**Recorded information**
▼

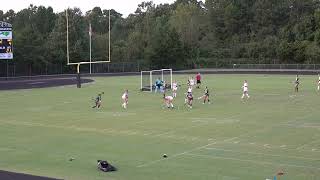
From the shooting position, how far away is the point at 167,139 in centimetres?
2606

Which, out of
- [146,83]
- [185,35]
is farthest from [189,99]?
[185,35]

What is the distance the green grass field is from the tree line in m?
53.2

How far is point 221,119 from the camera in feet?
108

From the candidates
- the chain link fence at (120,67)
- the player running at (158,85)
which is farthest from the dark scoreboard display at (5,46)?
the chain link fence at (120,67)

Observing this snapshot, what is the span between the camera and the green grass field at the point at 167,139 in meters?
19.4

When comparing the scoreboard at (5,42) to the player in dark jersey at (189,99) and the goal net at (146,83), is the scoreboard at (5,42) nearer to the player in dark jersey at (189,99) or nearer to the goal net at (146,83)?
the goal net at (146,83)

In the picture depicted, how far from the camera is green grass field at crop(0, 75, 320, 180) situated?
763 inches

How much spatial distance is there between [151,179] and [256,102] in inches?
1020

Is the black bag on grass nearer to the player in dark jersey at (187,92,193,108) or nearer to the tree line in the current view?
the player in dark jersey at (187,92,193,108)

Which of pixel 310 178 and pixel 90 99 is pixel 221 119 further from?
pixel 90 99

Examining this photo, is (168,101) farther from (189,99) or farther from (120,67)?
(120,67)

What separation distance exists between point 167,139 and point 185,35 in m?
108

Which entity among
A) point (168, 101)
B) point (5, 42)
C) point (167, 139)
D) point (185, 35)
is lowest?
point (167, 139)

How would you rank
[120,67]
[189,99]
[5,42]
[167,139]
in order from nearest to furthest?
[167,139] < [189,99] < [5,42] < [120,67]
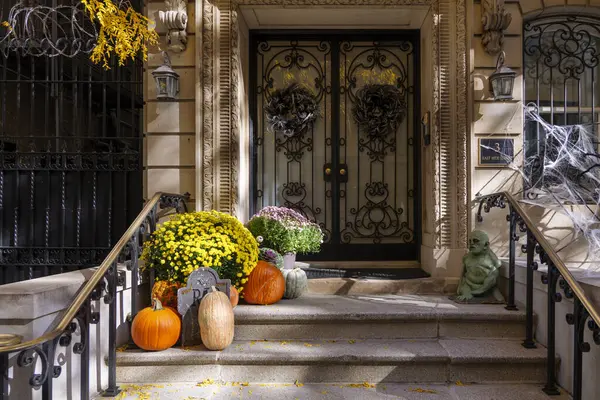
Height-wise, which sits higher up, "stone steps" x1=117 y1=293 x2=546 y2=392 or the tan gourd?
the tan gourd

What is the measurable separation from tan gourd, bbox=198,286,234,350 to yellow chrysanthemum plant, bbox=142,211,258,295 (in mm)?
488

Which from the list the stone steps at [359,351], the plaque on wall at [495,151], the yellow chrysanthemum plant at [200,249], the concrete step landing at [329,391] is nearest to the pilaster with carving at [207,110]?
the yellow chrysanthemum plant at [200,249]

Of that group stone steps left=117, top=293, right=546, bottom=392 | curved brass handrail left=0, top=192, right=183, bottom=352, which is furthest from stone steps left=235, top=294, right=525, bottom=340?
curved brass handrail left=0, top=192, right=183, bottom=352

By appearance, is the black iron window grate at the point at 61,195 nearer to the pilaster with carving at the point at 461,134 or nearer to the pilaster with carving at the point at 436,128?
the pilaster with carving at the point at 436,128

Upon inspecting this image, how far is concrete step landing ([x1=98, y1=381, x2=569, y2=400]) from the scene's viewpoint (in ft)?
12.7

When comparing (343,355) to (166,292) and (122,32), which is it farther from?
(122,32)

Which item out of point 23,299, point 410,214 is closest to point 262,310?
point 23,299

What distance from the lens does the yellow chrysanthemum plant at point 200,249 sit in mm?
4621

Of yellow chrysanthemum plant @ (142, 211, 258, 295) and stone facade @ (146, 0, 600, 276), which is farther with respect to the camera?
stone facade @ (146, 0, 600, 276)

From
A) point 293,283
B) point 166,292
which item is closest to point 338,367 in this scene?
point 293,283

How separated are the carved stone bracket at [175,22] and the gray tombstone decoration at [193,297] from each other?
10.3 feet

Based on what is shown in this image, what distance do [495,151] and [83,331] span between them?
5055 millimetres

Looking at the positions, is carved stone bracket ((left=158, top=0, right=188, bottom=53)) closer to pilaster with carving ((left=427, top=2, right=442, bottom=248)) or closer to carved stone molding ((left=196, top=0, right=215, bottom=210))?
carved stone molding ((left=196, top=0, right=215, bottom=210))

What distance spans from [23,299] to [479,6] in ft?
19.8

▲

**What the task requires**
Return the whole listing, word for word, and leave out every picture.

**Written response**
From the shooting position, how far away is the point at 167,139 in centimetres?
2606

Which, out of
- [146,83]
- [185,35]
is farthest from [189,99]?
[185,35]

What is the distance the green grass field is from the tree line in m?
53.2

How far is point 221,119 from the camera in feet?
108

From the candidates
- the chain link fence at (120,67)
- the player running at (158,85)
which is farthest from the dark scoreboard display at (5,46)?
the chain link fence at (120,67)

Observing this snapshot, what is the span between the camera and the green grass field at the point at 167,139 in meters?
19.4

When comparing the scoreboard at (5,42) to the player in dark jersey at (189,99) and the goal net at (146,83), is the scoreboard at (5,42) nearer to the player in dark jersey at (189,99) or nearer to the goal net at (146,83)?
the goal net at (146,83)

In the picture depicted, how far from the camera is green grass field at crop(0, 75, 320, 180) situated?
763 inches

How much spatial distance is there between [151,179] and [256,102] in inches?
1020

Is the black bag on grass nearer to the player in dark jersey at (187,92,193,108) or nearer to the tree line in the current view?
the player in dark jersey at (187,92,193,108)

Which of pixel 310 178 and pixel 90 99 is pixel 221 119 further from?
pixel 90 99

Examining this photo, is (168,101) farther from (189,99) or farther from (120,67)?
(120,67)

What separation distance exists between point 167,139 and point 185,35 in m?
108

Which entity among
A) point (168, 101)
B) point (5, 42)
C) point (167, 139)
D) point (185, 35)
is lowest?
point (167, 139)

How would you rank
[120,67]
[189,99]
[5,42]
[167,139]
in order from nearest to furthest?
[167,139] < [189,99] < [5,42] < [120,67]
Height-wise, which sits higher up, "stone steps" x1=117 y1=293 x2=546 y2=392 or the tan gourd?
the tan gourd

What is the measurable separation from tan gourd, bbox=198,286,234,350 to yellow chrysanthemum plant, bbox=142,211,258,295 (in mm)?
488

Which from the list the stone steps at [359,351], the plaque on wall at [495,151], the yellow chrysanthemum plant at [200,249], the concrete step landing at [329,391] is nearest to the pilaster with carving at [207,110]?
the yellow chrysanthemum plant at [200,249]

Of that group stone steps left=117, top=293, right=546, bottom=392 | curved brass handrail left=0, top=192, right=183, bottom=352, which is furthest from stone steps left=235, top=294, right=525, bottom=340?
curved brass handrail left=0, top=192, right=183, bottom=352

By appearance, is the black iron window grate at the point at 61,195 nearer to the pilaster with carving at the point at 461,134 or nearer to the pilaster with carving at the point at 436,128?
the pilaster with carving at the point at 436,128

Upon inspecting this image, how far is concrete step landing ([x1=98, y1=381, x2=569, y2=400]) from the scene's viewpoint (in ft)?
12.7

When comparing (343,355) to (166,292) and (122,32), which is it farther from?
(122,32)

Which item out of point 23,299, point 410,214 is closest to point 262,310?
point 23,299

What distance from the lens does the yellow chrysanthemum plant at point 200,249 sit in mm?
4621

Of yellow chrysanthemum plant @ (142, 211, 258, 295) and stone facade @ (146, 0, 600, 276), which is farther with respect to the camera?
stone facade @ (146, 0, 600, 276)

From
A) point 293,283
B) point 166,292
which item is closest to point 338,367 in this scene?
point 293,283

How separated are the carved stone bracket at [175,22] and the gray tombstone decoration at [193,297] from each other?
10.3 feet

Based on what is shown in this image, what distance do [495,151] and [83,331] span between them?
5055 millimetres

Looking at the positions, is carved stone bracket ((left=158, top=0, right=188, bottom=53)) closer to pilaster with carving ((left=427, top=2, right=442, bottom=248)) or closer to carved stone molding ((left=196, top=0, right=215, bottom=210))?
carved stone molding ((left=196, top=0, right=215, bottom=210))

What distance spans from [23,299] to [479,6] in ft?
19.8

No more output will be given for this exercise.